Here are my theories:

  1. It is nearly impossible to buy. You can not walk into a Microsoft Store and buy Power Pivot. It is not in any box. Well… it is in the stand-alone boxed version of Excel 2013 sold at Amazon, but that box is not sold at the Microsoft Store. And, that box excludes other goodies like editing for Office on the iPad.
  2. Office 365 plans are too confusing. There are flavors of Office 365 Home. There are flavors of Office 365 Business. There is Office 365 University. None of the Home editions include Power Pivot. It is a travesty that our future analysts are being encouraged to buy the dumbed-down Office 365 University. Of the Business Plans, the $12 a month Pro Plus plan includes it, but the $12.50 a month Business Premium plan does not include it.
  3. Power Map is free for all with any Excel 2013. But Power Query and Power View require you to have one of the hard-to-buy versions of Excel 2013.
  4. The DAX formula language is hard to master. You really need to study Rob Collie's DAX Formulas book to unleash some of the potential of Power Pivot. You can see huge analysis improvements without DAX, but with DAX you can create new statistics that are simply impossible in regular pivot tables.

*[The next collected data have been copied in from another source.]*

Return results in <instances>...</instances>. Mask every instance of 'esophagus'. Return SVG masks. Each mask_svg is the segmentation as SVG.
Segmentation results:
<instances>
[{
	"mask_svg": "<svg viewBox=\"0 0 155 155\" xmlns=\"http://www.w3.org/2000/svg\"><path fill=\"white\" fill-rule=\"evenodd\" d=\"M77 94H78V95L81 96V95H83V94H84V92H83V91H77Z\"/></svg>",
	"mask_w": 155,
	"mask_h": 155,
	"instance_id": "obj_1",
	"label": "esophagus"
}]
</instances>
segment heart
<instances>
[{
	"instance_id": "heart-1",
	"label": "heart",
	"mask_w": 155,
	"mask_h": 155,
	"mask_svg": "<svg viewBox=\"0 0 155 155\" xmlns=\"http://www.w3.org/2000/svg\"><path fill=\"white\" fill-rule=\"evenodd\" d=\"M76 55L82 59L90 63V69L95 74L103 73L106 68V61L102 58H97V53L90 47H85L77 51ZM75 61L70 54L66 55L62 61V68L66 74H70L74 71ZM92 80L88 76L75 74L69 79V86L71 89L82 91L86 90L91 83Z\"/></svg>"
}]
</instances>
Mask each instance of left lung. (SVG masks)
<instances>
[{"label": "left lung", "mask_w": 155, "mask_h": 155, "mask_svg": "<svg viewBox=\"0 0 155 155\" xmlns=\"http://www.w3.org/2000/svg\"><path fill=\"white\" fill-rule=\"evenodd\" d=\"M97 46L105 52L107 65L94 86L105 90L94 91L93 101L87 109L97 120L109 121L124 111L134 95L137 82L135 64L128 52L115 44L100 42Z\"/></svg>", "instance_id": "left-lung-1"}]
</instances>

If I were in charge of merchandising the new flagship Microsoft Store in Manhattan, I would simplify this down to two boxes:

  • The Real Office 365: Include everything in the box. Excel. Power Pivot. Power Query. Power View. Power Map. Power Q&A. Power BI sites. Heck, you could even throw in freebies like Word, Power Point and One Note.
  • Not Really Office: (also known as Office For Your Grandmother). This box could be an amalgam of every hampered SKU they are selling at the Microsoft Store now.

As Microsoft marketing starts planning for Windows 10 and Office vNext to come out in 2015, they need to simplify the product offerings. Every copy of Office should have the ability to use Power Pivot, Power Map, Power Query, Power View. These are the next-generation tools that will make people never think of Google Docs or Quip or other spreadsheet upstarts.